- [Problem to solve]:
If a line in the records below holds the word "moose", copy it.

- [Dataset content]:
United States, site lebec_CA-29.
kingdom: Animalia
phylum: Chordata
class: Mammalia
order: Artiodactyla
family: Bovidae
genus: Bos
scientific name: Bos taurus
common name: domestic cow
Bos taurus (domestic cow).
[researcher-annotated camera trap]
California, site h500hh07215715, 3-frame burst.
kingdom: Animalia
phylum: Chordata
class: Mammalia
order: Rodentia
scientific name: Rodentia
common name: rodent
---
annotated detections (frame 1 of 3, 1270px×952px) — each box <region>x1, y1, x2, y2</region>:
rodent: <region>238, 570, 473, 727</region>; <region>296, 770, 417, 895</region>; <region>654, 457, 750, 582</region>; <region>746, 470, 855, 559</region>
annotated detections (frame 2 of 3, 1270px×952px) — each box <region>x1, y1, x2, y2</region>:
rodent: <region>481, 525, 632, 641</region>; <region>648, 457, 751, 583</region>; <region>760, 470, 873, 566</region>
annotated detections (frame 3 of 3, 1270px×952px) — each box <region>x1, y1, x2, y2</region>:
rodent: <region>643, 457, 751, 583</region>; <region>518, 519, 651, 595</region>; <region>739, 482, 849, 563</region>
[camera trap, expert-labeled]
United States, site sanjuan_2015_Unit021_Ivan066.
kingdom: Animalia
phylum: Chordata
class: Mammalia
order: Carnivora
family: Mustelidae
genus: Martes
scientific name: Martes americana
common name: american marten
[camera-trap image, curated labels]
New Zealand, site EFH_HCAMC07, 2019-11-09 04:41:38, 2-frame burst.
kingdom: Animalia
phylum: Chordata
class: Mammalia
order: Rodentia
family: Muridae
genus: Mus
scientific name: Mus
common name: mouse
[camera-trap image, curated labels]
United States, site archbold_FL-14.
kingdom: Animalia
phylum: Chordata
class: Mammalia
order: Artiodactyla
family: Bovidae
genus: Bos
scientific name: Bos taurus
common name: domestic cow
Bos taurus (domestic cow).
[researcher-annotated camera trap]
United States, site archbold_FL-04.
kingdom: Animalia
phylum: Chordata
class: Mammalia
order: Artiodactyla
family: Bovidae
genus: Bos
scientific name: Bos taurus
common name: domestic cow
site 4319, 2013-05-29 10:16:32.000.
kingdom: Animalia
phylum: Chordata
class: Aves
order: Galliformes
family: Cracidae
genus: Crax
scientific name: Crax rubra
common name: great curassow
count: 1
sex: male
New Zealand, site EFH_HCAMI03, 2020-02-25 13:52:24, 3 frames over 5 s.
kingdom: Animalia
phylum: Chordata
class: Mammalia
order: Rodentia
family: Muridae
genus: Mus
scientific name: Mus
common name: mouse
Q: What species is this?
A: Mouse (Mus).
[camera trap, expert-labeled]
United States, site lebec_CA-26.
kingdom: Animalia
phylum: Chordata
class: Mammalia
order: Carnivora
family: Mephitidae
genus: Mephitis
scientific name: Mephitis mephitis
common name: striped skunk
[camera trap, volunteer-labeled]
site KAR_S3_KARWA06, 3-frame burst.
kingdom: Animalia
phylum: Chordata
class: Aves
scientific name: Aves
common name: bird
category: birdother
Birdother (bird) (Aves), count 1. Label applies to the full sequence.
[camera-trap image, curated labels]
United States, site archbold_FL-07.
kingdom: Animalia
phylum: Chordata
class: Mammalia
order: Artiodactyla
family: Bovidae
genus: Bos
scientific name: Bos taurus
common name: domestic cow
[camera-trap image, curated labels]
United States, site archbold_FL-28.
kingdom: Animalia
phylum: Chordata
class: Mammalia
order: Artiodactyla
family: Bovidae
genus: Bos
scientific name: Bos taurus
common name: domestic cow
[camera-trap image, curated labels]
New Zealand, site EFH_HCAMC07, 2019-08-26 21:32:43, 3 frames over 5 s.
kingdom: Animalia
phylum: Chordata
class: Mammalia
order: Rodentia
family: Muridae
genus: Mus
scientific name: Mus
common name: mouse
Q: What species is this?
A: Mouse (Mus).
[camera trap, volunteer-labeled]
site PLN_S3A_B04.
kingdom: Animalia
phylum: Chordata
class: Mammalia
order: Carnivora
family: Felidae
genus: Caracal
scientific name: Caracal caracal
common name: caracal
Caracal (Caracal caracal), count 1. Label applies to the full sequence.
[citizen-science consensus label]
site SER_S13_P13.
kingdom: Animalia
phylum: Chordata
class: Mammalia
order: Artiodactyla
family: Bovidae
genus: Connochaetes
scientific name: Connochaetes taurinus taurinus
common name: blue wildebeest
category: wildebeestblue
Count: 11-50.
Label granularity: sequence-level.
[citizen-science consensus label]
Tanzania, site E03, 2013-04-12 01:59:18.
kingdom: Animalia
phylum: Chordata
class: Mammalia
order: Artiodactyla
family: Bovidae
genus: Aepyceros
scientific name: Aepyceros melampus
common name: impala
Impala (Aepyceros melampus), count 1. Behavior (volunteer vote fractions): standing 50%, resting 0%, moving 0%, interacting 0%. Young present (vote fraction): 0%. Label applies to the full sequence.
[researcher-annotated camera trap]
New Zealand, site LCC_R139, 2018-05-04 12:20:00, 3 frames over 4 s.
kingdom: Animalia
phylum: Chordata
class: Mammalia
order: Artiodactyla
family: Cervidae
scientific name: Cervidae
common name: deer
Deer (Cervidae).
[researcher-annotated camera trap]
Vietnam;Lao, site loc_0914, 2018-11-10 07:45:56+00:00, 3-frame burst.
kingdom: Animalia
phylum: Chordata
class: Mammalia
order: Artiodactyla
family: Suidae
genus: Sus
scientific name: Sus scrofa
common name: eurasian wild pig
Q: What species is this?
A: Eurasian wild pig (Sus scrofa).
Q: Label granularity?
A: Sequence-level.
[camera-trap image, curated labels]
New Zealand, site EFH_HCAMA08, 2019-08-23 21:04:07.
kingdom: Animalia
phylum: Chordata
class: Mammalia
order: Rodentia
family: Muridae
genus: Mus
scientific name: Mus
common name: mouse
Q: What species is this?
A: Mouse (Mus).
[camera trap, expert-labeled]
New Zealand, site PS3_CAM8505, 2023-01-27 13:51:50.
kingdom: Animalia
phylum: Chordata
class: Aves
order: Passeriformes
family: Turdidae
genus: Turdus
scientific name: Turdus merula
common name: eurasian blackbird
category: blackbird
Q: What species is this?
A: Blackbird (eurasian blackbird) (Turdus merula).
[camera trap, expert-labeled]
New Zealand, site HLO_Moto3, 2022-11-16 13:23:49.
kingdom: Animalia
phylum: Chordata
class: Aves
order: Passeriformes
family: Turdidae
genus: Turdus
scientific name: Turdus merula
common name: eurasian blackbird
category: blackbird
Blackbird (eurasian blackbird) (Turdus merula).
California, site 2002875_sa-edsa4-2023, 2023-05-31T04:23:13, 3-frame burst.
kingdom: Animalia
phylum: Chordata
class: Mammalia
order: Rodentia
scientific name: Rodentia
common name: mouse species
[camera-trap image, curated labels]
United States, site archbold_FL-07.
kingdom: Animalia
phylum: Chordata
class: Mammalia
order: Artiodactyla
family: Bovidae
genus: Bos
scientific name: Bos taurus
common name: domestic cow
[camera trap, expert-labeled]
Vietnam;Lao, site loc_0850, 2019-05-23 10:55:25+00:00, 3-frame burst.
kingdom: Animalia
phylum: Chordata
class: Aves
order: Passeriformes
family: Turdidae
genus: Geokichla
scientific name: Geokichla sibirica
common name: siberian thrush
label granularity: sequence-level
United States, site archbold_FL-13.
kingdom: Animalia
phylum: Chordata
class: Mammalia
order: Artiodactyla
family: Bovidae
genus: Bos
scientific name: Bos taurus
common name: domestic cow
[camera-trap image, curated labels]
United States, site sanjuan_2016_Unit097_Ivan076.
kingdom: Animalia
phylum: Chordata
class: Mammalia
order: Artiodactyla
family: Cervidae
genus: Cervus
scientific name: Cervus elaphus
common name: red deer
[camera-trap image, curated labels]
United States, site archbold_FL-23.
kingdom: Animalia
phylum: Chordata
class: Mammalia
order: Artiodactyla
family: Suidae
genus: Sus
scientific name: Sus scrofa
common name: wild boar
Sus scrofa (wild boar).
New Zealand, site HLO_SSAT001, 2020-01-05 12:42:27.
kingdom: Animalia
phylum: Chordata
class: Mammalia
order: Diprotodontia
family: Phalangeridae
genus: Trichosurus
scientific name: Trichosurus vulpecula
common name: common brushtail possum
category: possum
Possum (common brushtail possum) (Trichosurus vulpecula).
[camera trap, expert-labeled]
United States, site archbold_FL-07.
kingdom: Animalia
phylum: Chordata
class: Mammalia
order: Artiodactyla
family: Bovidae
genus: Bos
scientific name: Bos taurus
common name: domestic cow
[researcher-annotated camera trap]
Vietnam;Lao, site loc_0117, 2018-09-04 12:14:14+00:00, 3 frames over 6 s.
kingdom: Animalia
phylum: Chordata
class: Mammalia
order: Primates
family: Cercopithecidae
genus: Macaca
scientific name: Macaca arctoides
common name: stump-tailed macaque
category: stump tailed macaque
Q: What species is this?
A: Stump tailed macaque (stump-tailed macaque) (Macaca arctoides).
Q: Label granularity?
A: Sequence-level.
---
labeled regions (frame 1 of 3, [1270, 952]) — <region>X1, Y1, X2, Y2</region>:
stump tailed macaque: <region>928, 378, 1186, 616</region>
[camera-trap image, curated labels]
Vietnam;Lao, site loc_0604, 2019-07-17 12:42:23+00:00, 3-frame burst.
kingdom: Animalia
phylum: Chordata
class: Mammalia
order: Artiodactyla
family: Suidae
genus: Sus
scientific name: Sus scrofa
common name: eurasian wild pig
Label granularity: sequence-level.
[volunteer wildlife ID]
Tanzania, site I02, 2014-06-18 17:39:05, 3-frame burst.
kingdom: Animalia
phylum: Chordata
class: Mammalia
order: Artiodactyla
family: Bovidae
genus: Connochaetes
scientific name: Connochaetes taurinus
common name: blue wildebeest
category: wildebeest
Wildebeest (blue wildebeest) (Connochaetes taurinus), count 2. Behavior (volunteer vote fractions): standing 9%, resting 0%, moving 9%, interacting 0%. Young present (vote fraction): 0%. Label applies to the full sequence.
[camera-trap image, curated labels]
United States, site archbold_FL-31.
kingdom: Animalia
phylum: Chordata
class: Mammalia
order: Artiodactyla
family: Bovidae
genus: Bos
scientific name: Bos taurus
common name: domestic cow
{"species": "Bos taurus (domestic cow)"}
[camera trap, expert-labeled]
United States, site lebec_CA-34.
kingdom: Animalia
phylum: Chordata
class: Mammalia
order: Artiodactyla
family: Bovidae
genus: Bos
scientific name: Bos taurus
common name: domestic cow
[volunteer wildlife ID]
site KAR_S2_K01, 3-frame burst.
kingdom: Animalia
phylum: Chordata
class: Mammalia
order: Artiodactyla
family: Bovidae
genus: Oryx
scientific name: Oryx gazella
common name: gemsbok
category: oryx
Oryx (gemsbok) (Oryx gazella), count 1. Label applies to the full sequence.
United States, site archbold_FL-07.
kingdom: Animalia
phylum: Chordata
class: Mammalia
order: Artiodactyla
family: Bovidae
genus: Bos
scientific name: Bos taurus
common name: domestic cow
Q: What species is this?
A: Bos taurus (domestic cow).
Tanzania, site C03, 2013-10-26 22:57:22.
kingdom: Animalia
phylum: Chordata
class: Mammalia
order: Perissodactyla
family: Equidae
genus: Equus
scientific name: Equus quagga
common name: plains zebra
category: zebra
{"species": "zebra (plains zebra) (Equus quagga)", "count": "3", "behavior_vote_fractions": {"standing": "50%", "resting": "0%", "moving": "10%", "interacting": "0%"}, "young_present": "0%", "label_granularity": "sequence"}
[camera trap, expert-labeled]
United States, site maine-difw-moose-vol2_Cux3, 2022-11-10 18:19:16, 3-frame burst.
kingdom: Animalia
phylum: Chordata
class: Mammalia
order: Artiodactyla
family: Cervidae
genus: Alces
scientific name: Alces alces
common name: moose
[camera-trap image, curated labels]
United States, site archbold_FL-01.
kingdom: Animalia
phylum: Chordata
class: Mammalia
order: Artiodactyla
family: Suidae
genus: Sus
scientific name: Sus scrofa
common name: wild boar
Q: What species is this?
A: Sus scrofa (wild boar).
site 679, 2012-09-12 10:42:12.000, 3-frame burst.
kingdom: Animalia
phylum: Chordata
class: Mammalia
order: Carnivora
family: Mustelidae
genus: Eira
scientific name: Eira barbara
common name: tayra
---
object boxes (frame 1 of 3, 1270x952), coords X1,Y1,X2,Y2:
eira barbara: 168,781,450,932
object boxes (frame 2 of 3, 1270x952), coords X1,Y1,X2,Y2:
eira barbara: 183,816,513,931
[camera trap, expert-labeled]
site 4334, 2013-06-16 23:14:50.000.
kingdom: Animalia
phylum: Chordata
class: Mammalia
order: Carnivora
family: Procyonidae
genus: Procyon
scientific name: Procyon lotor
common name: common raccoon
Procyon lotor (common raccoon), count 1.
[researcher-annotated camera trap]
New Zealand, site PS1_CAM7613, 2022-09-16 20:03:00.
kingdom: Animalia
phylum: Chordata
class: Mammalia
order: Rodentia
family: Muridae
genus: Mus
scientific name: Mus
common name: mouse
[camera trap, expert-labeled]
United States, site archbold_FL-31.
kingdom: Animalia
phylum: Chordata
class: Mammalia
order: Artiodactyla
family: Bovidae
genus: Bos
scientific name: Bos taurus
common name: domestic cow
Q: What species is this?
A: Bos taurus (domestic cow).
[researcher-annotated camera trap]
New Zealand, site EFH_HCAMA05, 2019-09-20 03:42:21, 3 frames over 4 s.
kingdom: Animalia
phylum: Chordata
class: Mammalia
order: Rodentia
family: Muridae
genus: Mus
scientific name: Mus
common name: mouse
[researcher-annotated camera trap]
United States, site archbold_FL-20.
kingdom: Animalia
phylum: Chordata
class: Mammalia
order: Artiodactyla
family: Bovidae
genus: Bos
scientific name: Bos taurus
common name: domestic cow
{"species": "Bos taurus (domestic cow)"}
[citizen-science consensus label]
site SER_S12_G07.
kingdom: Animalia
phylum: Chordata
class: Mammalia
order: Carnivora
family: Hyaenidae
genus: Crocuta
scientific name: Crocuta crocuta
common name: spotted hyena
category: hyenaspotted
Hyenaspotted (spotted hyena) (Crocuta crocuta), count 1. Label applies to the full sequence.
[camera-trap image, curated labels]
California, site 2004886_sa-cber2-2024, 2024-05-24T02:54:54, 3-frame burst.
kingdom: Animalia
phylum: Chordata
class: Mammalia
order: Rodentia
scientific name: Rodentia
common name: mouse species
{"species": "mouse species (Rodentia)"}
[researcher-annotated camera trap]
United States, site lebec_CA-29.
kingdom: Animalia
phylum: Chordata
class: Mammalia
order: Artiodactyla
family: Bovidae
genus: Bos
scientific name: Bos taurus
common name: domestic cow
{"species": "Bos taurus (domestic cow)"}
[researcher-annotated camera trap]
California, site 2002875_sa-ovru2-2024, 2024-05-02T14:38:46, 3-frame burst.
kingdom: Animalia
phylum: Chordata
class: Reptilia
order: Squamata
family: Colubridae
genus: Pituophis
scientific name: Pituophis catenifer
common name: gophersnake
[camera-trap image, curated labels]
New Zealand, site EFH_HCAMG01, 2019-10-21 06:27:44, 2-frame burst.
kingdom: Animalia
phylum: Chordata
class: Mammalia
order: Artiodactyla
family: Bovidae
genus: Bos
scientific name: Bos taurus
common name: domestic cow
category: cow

- [Your solution]:
United States, site maine-difw-moose-vol2_Cux3, 2022-11-10 18:19:16, 3-frame burst.
common name: moose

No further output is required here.